Nothing tops finishing up your master’s thesis with a feeling of a job well done. Except perhaps making a major discovery AND winning a prestigious award! MSc EMINE student Alicia Raftery did just that when securing the honourable Sigvard Eklund award for 2016.
The late nuclear physicist Sigvard Eklund dedicated his life to utilising nuclear energy for peaceful purposes – and his foundation carries on that tradition. This year Alicia was one of proud winners receiving their award at the SKC (Swedish Centre for Nuclear Technology) annual symposium in September 2016 in Hindås.
Alicia shares her passion for nuclear energy with us – and how InnoEnergy has been a big part of the picture.
Always having an interest in nuclear fuel fabrication, during a 3-week nuclear fuels course at Cadarache (part of her master’s study) it just clicked. She reached out to KTH (Royal Institute of Technology) to obtain a master’s thesis position in their nuclear fuels lab. This hands on experience allowed her to develop this possible new fuel concept – also the theme of her thesis, “Fabrication and Characterization of UN-USix Nuclear Fuel”.
Working closely with KTH PhD student supervisor, Kyle Johnson, she created a composite nuclear fuel of uranium silicide and uranium nitride using a relatively new sintering method called “spark plasma sintering” (SPS). The project was a great success in the fact that a high-density fuel pellet with enhanced thermal conductivity was created, but it also uncovered a new “unknown” ternary phase. “Westinghouse is going forward with the next step of irradiation testing the fuel in the US, putting the fuel in a research reactor to see how it behaves”, explains Alicia.

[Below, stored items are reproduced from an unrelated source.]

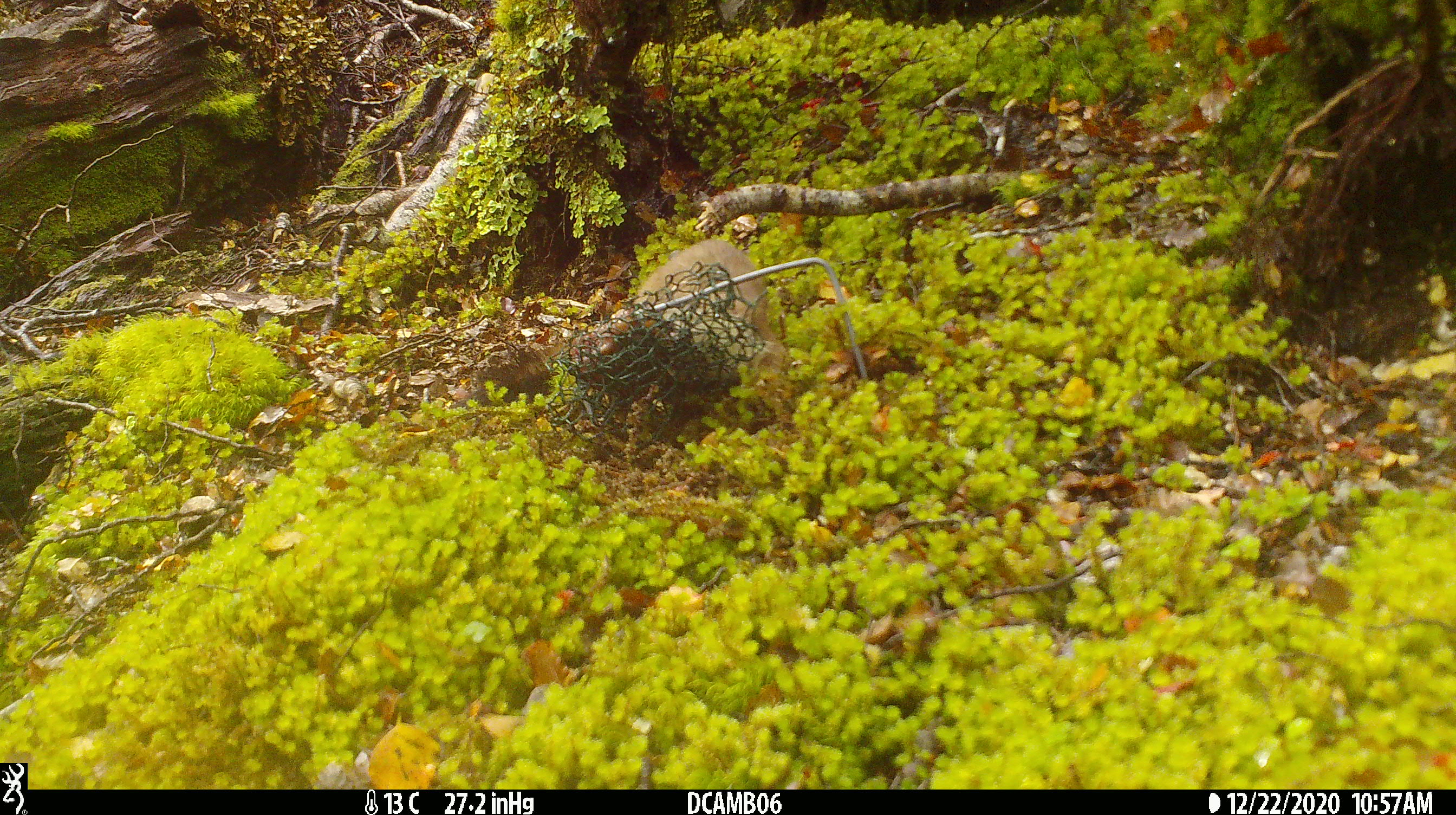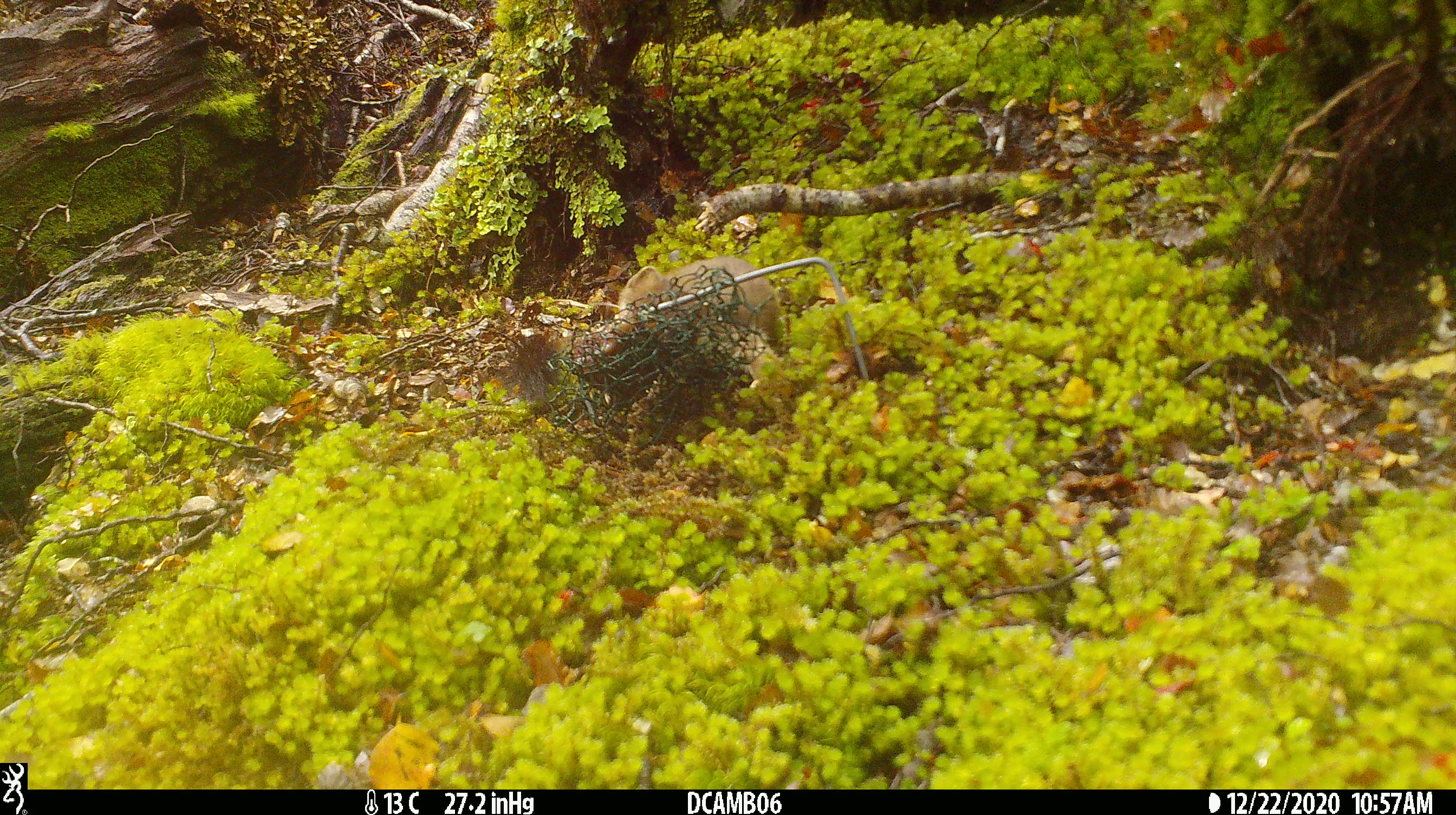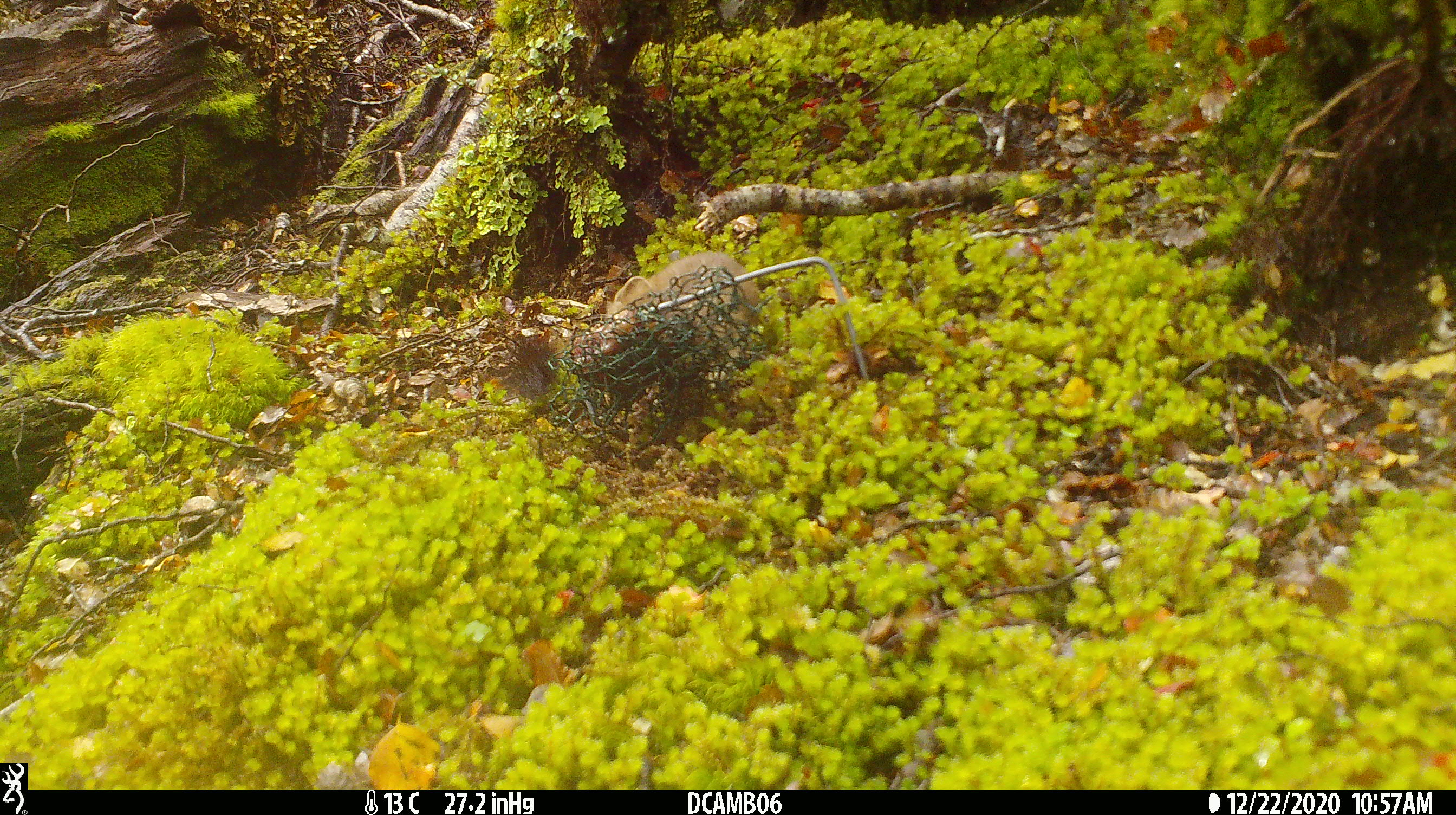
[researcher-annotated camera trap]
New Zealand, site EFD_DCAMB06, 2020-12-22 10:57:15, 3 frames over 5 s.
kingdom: Animalia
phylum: Chordata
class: Mammalia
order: Carnivora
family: Mustelidae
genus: Mustela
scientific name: Mustela erminea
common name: stoat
Stoat (Mustela erminea).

Kyle submitted her thesis for the award, recognising the significance of the results. “She was an incredibly talented, knowledgeable, and thorough young scientist – who always willing to get her hands dirty (not something just anyone does in a nuclear fuel lab).“
Alicia already felt like a winner, having received a scholarship from InnoEnergy for the entirety of her master studies. “The EMINE programme exposed me to a wide network in industry and academia, both in Sweden and France.” Excited to begin her PhD studies in January 2017, she’ll spend the first two years studying in the US and the second two years in Belgium. “I think the high level of education I received in the EMINE program definitely contributed to my acceptance into this PhD position.”
Onward and upward
She is currently working at the Los Alamos National Lab in New Mexico, gaining experience at a national lab before going on to graduate school. When asked what the future holds, “I’ve really enjoyed studying in an international environment. I see myself as a project manager on international collaborative projects.” But what continues to drive her passion in the field of nuclear energy? “I consider nuclear energy not only to be the most practical energy solution, but also endlessly interesting. And I am a true victim to the notion that my contributions to nuclear research will make a real difference in the world.” It’s clear to see she is already on her way. Congratulations on the discovery and award!